▸ **Page extract**
-- Opening Marker --

The results of the overall performance for this modified algorithm are in Fig. 8. “MMultistage” in the figures denotes our modified algorithm. “MMultistage” has smaller average relative error, probability of false alarm and probability of false negative than multistage for both QC and RS. It is even better than SSS for most metrics.

Fig. 8
figure 8

Modified multistage in Combination QC and RS in real data, trace 1 (θ = 0.01%)

By this modification, large flows have less impact on the small ones (since counters are also decreased); fewer small flows will be misreported as elephants. Therefore it decreases the elephant threshold for the same memory size: we can maintain more elephants in the sketch. For example, suppose, initially, a flow will be inserted into the flow memory once its estimated size is larger than 10000; now, this value can be reduced to 8000 to allow more items. The earlier a flow is inserted into flow memory, the more accurately it will be kept. To demonstrate how the local detection influences global detection, we especially look into two split pattern of global iceberg whose size is slightly above 0.01%S [tp].

  • The iceberg is split uniformly. It appears with frequency slightly above the threshold at every monitor. Since sampling can complement sketching, the overestimation by hash collision in counters and the underestimation introduced by the modified multistage have opportunities to cancel each other out.

  • The iceberg is split following a Zipfian distribution. It appears much larger than the threshold in some places and as small flows everywhere else. For the top local heavy-hitters, the estimation is more accurate since they are inserted into flow memory earlier. The small flows are estimated by reverting sampling; the estimation remains the same for different detection schemes.

Meanwhile, we find that this modification increases the probability of false negative when detecting local elephants in Table 1. Sampling does not necessarily complement sketching in local elephant detection, but does help capture the underestimated values in global iceberg detection.

-- Closing Marker --

▸ **Source material**
-- Opening Marker --

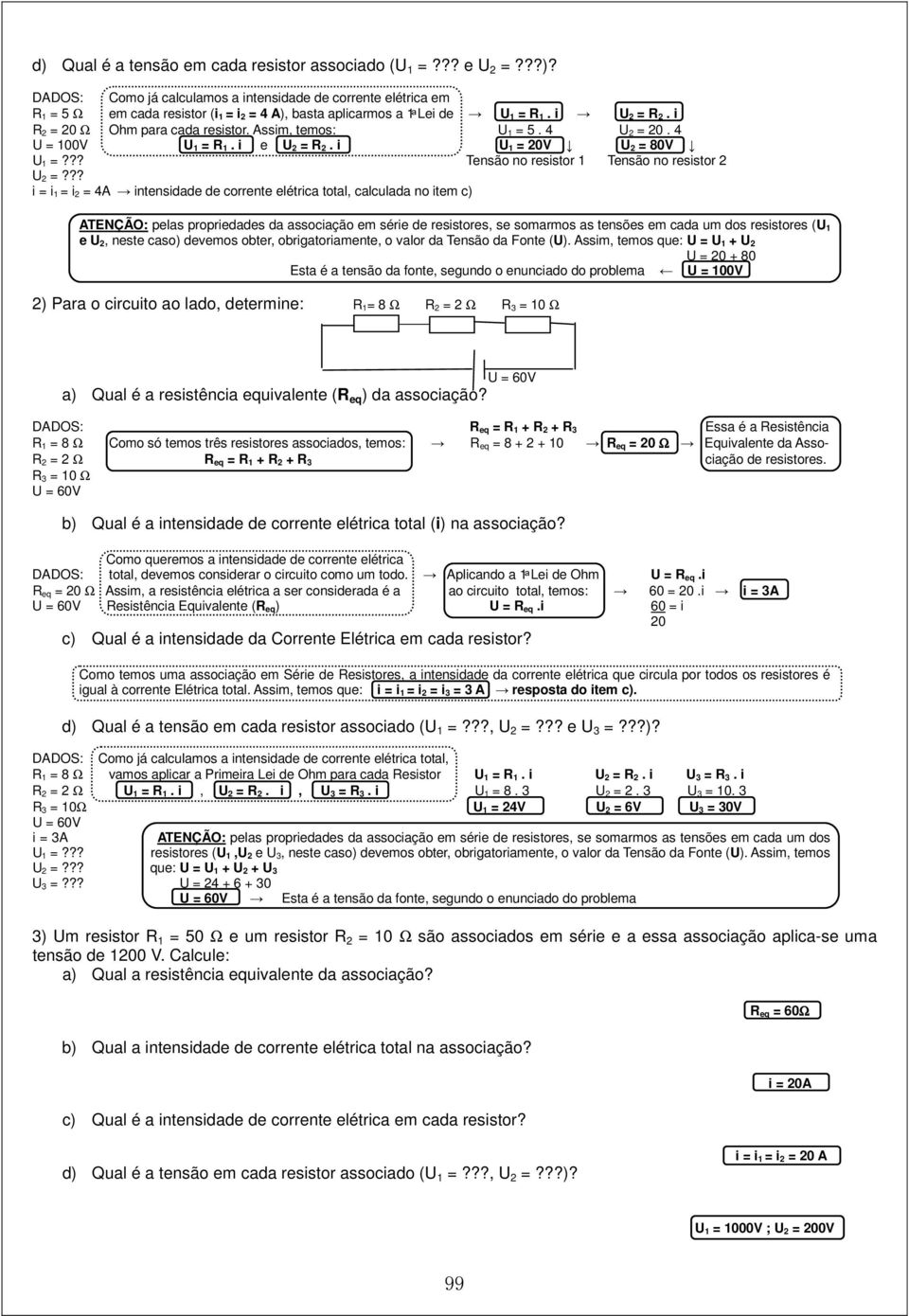 ?? i = i 1 = i 2 = 4A intensidade de corrente elétrica total, calculada no item c) ATENÇÃO: pelas propriedades da associação em série de resistores, se somarmos as tensões em cada um dos resistores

-- Closing Marker --

Write out the stretch of the passage on the modified multistage algorithm from "The results of" through "trace 1 (θ = 0.01%)" again, replacing "average relative error" with "mean relative error".

The results of the overall performance for this modified algorithm are in Fig. 8. “MMultistage” in the figures denotes our modified algorithm. “MMultistage” has smaller mean relative error, probability of false alarm and probability of false negative than multistage for both QC and RS. It is even better than SSS for most metrics.

Fig. 8
figure 8

Modified multistage in Combination QC and RS in real data, trace 1 (θ = 0.01%)